I just re-read the plexmatch info page and it says that whenever a tvdbid, tmdbid, or imdbid is assigned that the Show/Title and Year values are ignored. Seems like assigning just these values is appropriate.

The PlexMatch-File-Generator program doesn’t assign or preserve any of these ID values. It only stores the Title, Year and Guid (which appears to be a unique value within the local database, which is entirely different from one of the public database ID values). I’ve been digging thru the database and I do see a Guid under the Hints (strong_show_guid), which appears to be the one pulled from TheTVDB, TheMovieDB or IMDB. It looks like PlexMatch-File-Generator also doesn’t update the .plexmatch file if you run it again after making changes, but rather appends the same Title, Year and Guid values to the file each time it’s run. The plexmatch docs don’t say necessarily that only one value is allowed, or that only the last one is preserved, but it might be safe to assume that’s the behavior.

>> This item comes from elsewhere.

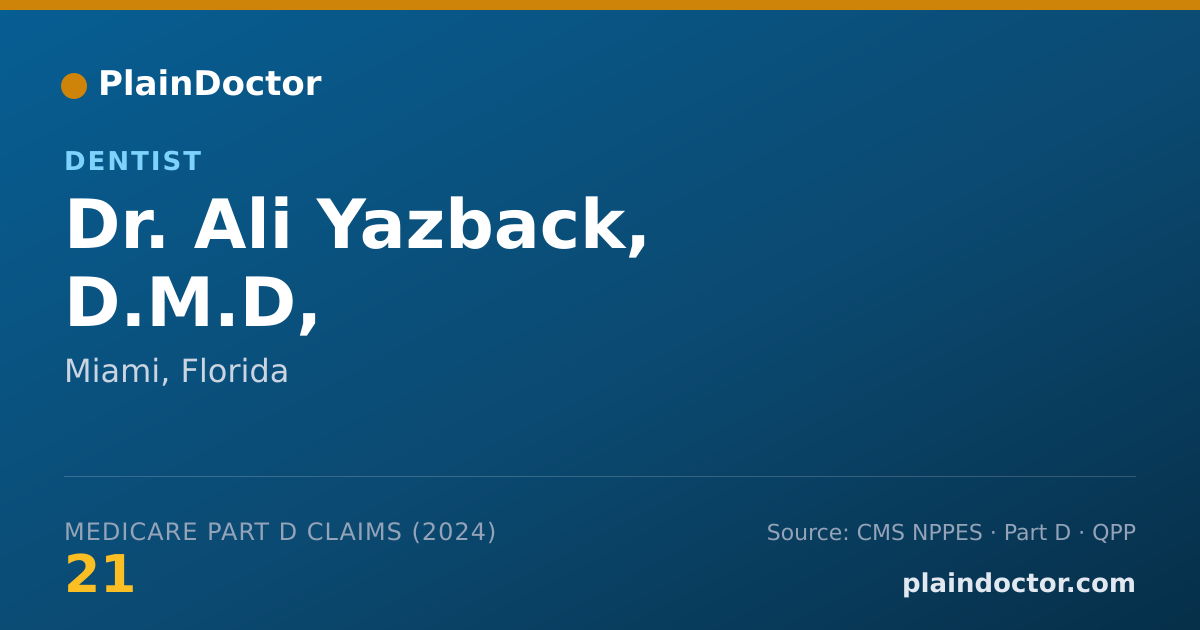 Shareable card for Ali Yazback, D.M.D, - Dentist, Miami, FL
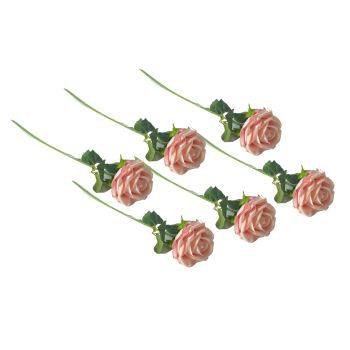Artificial Single Stem Rose 64cm - Soft Pink- Set of 6 Stems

It might be worth it to just dig through the code myself and see what effort would be required to add this feature, but I’m not seeing a public repo.

1 Like

Yeah, it clearly indicates that the TVdb/TMdb/IMdb IDs are highest priority. I would assume that any app would use those since it’s highest priority & it’s a single entity. If it doesn’t I would wager that the reason is its easier to pull data for the “what was matched” than an ID pulled from that match, either that or it’s just pulling the information from what is in Plex. If you are using it I’d suggest making a new entry for a movie/show you don’t have anywhere with just the TVdb/TMdb ID in the folder name & then run the tool & see if it then pulls the names still or shows the ID. Also try matching a Movie/Show, then editing the name, I’d put a different entry in Name, Sort Name, & Original Name, as well as change the year in your Plex UI. Then see what the tool puts in the .plexmatch file. If it gives you the changes you made I’d say the tool is pretty useless on the whole, if not then there’s hope, there might be a way to alter or make a similar tool to pull the information you want.

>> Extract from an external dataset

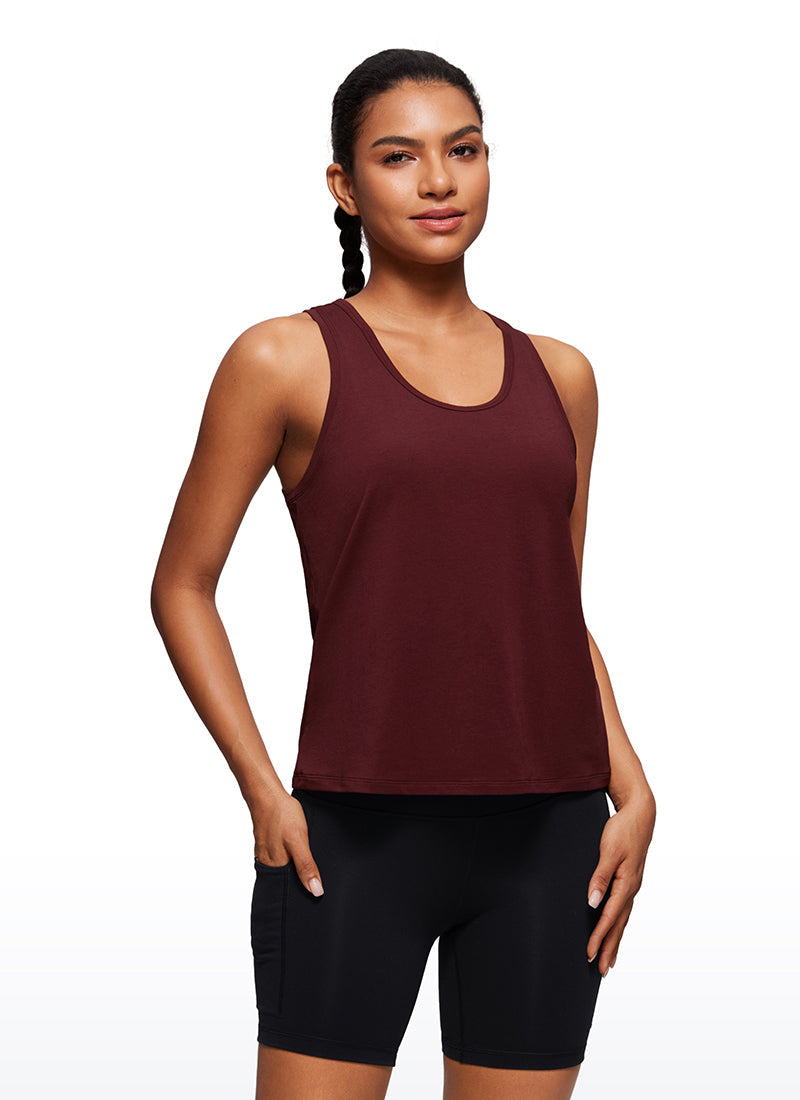 גופייה Pima Cotton Scoop Neck - Red Merlot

Yeah, I’d say that makes that particular tool a non-starter for what you want. The .plexmatch has to, in some way, ignore multiple entries for the same field, & I’m highly doubtful that it will use the Last… Most likely it will use the 1st value it finds of the highest priority that’s in the file.

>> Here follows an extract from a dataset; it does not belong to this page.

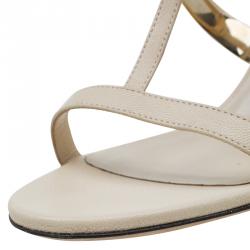 Pre Owned Jimmy Choo Beige Leather Tebori T Strap Sandals Size 39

I dunno, it still sounds to me like a lot more work than the at most 3 minutes to manually find that data. But it’s quite interesting, I’d really like a better, more comprehensive .plexmatch documentation but I feel that’s a dream that will never see the light of day

Well if you find one let me know, I’ll take a look… Though I don’t think I’ll be of much help in altering it

The specific code for the tool where it does the writing is here (~line 133) and it literally only appends Title, Year and Guid to the .plexmatch file, creating a new one if it doesn’t exist. I’m not 100% sure that the Guid is a unique database-level value (and not from one of the ID services), but since it’s written as Guid instead of one of the unique ID values that the .plexmatch docs refer to it doesn’t look like it’ll work anyway.

The sqlite database does store the relevant information and it should be simple enough to extract paths and other relevant data from the Hints column as a strong_show_guid parameter to automate building them using a script. I can use this to resolve my specific need. I was just hoping to have it built into the existing UI.